No sé nada de autos. Y se me nota. Mucho. Llego al lugar no sabiendo nada. Enseguida se me viene a la mente la imagen de mi papá con su celular en mano haciéndome una pregunta. La imagen es un paralelo perfecto. Siento pena por él. Si por lo menos le pasara con la misma frecuencia con la que yo le hago “algo” al auto.

Estoy ahí y sé que la persona que me atiende ya detectó mi inseguridad. Sé que digo las palabras correctas, hay cosas que las hice varias veces, pero el problema está en que no me creo ni yo mismo lo que digo. Si este tipo me llega a preguntar algo que no esté en la rutina de un cambio de aceite voy a quedar completamente expuesto. A partir de ahí va a ser capaz de convencerme de colocar a mi auto un condensador de flujo y 1.21 gigavatios para viajar al futuro. Y sin necesidad de una tormenta eléctrica. ¿Y por qué no le creería? Si ni siquiera ni entiendo bien para qué funciona el aceite en un auto. Supongo que para que funcione el motor…

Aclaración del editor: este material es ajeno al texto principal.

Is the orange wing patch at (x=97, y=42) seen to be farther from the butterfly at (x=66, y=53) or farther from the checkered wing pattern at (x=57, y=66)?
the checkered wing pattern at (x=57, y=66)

Por culpa, porque me crucé con un gran vendedor o porque así funciona nuestra cabeza formateada por el consumismo, cambié filtros de aceite, aire y tanque nafta. Me ahorro un par de pesos al comparar los gramos de un saché de mayonesa con relación a su precio, pero a la hora de elegir un aceite… el mejor, el más caro. Como si eso compensara mi ignorancia o falta de atención al auto. O para darle el gusto y no tener que justificar mi respuesta. Y cuando pensé que había terminado esta conversación entre un mecánico y un cavernícola… “¿Para siete mil o diez mil kilómetros?” No hace falta hacer la conversión de milímetros cúbicos con relación al precio, la respuesta es obvio. Diez mil quilómetros y si tenés un aceite para seiscientos mil, te compró dos. Cuánto más falte para el próximo cambio, mejor. No son tres mil de diferencia, sino seis mil ya que lo más probable es que me encargue cuando el auto lo pida a gritos.

Soy tan absurdo que hace quizás meses que vengo manejando con el aceite quemado, pero ahora tengo la necesidad de pagar por el más caro y mejor.

Una vez el auto en la fosa miro el proceso. Tengo la opción de volver a casa, pero disfruto verlo. Aquí se encuentran dos puntos que se resuelven con una misma reflexión. Si estaba tan cerca de mi casa y me resulta tan atrapante ver un cambio de aceite, ¿por qué espero tanto para hacerlo?

Por supuesto no bajo a la fosa y no sé qué está pasando allí abajo. Veo que cae aceite, sí. Pero… el cambio de filtro del tanque de nafta, ¿Se hizo? ¿Cómo sé que se hizo? Me conforma pensar que, aunque sepa de autos, podría ser igualmente engañado.

Terminada le experiencia, llegada la hora de pagar reflexiono. ¿Se supone que ahora el auto va a andar mejor? Aunque me gustaría, la respuesta es no. En todo caso no estoy arruinando el motor. De todas maneras, yo siento que el auto anda mejor y un gasto se convierte en una inversión.

Me voy con la falsa idea de que a partir de ahora le voy a dedicar más tiempo al mantenimiento de este hermoso bólido al cual no logro tomarle cariño.

Y aunque no me gusta manejar estuve toda la tarde deseando volver a usar mi auto que, aunque no sea cierto, para mi funciona mucho mejor.